Re: [OPE] question re published letters Engels

From: Paul Cockshott <wpc@dcs.gla.ac.uk>
Date: Mon May 11 2009 - 05:06:09 EDT

howard engelskirchen wrote:
> Hi Paul,
>
> Okay for your usage on 'value form'. This makes it equivalent to value's
> manifestation in exchange, e.g. Tauschwert.
>
> But the social relation of value underlying this is a composite of activity
> and form -- the reciprocal relation of commodity producers with respect to
> the expenditure of their labors. Underlying that in turn is the social
> relation that provokes attention to value and this also is a composite of
> activity and form: the labor that produces commodities, ie products as
> bearers of value, is structured as a relation of independent producers
> producing for private exchange.
>
I agree that this is the condition of existence of commodities as
specified by Marx. It is also the condition of existence of commodities
assumed by Stalin in his Economic Problems. This has some basic truth in
it. So long as the USSR had a semi private peasant economy, food still
took the form of commodities and thus wages had to exist as well. But
this does not explain why an economy at a later stage of socialist
development : say CSSR or Bulgaria in the late 70s, would also have
money and the sale of products for money.

What would be your explanation for this?
> I agree you still need to calculate labor expenditure, this is clear, but
> can you just take over the category of socially necessary labor time and
> give it naked application? Socially necessary labor time as we know it is
> determined by the production of surplus value, relative and absolute, and by
> competition among autonomous producers.
By determined here I assume you mean that the value of socially
necessary labour time is arrived at by these means.
But surely it also depends on the state of scientific knowledge and on
the existence of particular skills, and also on the existence of certain
means of production?
If you change the ownership structure of an economy very rapidly during
a revolution, these technical conditions abide.
This then raises two slightly different issues.

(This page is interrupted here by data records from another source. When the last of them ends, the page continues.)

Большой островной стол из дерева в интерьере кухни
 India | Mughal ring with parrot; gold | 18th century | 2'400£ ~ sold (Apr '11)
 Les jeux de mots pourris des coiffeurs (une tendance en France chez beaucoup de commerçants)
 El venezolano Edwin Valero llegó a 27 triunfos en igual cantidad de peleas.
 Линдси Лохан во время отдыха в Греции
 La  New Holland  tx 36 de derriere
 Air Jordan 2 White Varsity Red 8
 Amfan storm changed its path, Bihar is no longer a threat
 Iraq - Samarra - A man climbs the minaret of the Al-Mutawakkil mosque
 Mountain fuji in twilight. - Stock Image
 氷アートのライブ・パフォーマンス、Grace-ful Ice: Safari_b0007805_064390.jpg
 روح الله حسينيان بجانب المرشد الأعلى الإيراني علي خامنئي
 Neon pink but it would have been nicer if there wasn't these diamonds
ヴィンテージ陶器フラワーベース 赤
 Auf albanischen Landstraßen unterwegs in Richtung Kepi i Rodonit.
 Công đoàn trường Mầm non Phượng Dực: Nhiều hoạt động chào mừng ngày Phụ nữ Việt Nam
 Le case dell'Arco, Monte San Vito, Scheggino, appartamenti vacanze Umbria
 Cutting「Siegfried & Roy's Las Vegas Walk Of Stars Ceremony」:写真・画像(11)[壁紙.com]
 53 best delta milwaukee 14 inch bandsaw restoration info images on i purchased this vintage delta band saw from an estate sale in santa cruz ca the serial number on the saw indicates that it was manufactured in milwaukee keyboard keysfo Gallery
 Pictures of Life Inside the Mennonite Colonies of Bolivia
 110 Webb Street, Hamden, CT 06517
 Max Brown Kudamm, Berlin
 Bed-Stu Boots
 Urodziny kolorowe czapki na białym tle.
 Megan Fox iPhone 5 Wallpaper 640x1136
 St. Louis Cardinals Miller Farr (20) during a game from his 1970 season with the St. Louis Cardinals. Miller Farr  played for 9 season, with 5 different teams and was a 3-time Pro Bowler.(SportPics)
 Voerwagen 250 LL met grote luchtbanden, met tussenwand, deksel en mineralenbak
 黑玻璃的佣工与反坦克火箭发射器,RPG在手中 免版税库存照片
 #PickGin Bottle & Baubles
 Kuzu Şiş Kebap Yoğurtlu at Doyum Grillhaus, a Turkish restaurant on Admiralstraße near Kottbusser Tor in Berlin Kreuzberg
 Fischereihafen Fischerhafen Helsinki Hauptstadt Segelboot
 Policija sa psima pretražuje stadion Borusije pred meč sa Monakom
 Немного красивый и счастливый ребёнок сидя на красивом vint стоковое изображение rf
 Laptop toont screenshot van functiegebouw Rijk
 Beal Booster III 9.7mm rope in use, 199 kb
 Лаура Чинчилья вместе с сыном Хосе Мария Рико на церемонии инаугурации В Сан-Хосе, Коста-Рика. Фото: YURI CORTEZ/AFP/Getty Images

   1. How best can a non capitalist economy change the technical
      conditions of labour so that scientific knowledge both advances
      and gets effectively applied to production.
   2. How, given the existing state of technology do we determine the
      socially necessary time to produce let us say
          * 1 kilowatt hour of electricity
          * a particular microprocessor chip

In the first case the product is homogenous and is produced by multiple
sites, in the second case the product is highly specific and may be
produced at only one site.

Another point is whether when computing the socially necessary labour
time one should take the average or the marginal socially necessary time?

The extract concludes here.